Your store manager as a result has worked in excess of their guaranteed rostered hours and is now entitled to overtime. You now have a decision to make in regard to allocating overtime rates for the excess hours that have been worked.

 

Key Decision – Do the “first 3 hours” of overtime need to be consecutive?

The visualisation shows two options to this question. 

The key question is do the overtime hours that are worked to form the “first three hours” (150% of ordinary pay rate) need to be worked consecutively or can they be spread across the shift?

Answer A – First three overtime hours can be spread 

This represents your decision that the first three hours of overtime can be spread across the shift. What this means for this scenario is that the one overtime hour worked from 7am to 8am counts toward the “first three hours” of overtime rate. 

Answer B  – First three overtime hours must be consecutive 

Option B represents your decision to treat the first three hours of overtime as consecutive. Meaning that the first three hours rate (150% of ordinary pay rate) in this example, can only count if the hours are consecutive.
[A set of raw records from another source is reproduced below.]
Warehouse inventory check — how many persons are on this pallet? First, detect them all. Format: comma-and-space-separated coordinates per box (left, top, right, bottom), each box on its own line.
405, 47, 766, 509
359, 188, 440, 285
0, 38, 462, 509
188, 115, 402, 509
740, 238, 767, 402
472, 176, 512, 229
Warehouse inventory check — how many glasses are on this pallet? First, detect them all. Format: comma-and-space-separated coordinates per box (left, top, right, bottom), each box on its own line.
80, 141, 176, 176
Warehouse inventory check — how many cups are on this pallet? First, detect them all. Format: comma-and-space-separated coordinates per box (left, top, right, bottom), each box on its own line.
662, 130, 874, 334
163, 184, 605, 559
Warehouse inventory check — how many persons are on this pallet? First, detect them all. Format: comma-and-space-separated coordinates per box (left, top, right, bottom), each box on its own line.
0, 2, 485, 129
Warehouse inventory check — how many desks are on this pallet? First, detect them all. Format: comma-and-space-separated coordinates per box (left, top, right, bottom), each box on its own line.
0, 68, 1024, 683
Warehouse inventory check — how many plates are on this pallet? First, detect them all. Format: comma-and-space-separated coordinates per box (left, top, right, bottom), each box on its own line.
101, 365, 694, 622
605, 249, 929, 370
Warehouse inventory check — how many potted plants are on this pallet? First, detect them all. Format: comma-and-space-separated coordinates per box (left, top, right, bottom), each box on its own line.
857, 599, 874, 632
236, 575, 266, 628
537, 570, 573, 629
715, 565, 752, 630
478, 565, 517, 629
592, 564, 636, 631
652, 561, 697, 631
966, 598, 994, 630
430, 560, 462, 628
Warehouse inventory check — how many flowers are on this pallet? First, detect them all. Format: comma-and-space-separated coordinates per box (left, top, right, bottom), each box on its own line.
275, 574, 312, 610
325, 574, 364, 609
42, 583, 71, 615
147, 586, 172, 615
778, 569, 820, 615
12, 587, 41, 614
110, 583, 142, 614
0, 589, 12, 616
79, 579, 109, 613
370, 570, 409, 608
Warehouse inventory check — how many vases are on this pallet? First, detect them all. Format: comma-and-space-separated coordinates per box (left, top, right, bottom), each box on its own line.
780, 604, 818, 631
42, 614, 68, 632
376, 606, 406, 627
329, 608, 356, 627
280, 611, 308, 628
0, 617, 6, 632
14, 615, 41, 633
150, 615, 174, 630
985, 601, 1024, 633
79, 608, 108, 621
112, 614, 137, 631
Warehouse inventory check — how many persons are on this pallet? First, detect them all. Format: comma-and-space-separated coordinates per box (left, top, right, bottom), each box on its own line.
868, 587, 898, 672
As a result the overtime hour worked between 7-8am does not contribute to the first three hours in this scenario. 

 

How does this decision impact the allocation of overtime rates?

The second visualisation is important as it demonstrates how your decision impacts the rates applicable to your store manager’s overtime hours, as it highlights the difference in the allocation of overtime rates based on your decision. 

Answer A – First three hours are spread 

You have made the decision that  the first three hours of overtime can be spread.  Therefore this is what the rate allocation should look like. Your store manager will receive a rate of 150% of their ordinary pay rate between 7am to 8am as well as for the two hours after their rostered shift (1pm to 3pm). After 3pm, your store manager is paid at 200% of their ordinary pay rate for until the end of their shift.

Answer B  – First three hours are consecutive 

You have decided that the first three hours of overtime need to be consecutive, and therefore  the overtime hour worked by your store manager between 7am and 8am does not contribute. The first three consecutive hours being 1pm to 3pm are paid at 150% of their ordinary pay rate and your store manager would only receive the “after 3 hours” overtime rate of 200% of their ordinary pay rate for one hour only

 

What this means for you


Overtime rate allocation is a great example of how different interpretations of clauses or rates can directly impact the entitlements your employees receive. Working through decisions like these can be complex, however can be achieved and is becoming more prioritised by businesses of all sizes. 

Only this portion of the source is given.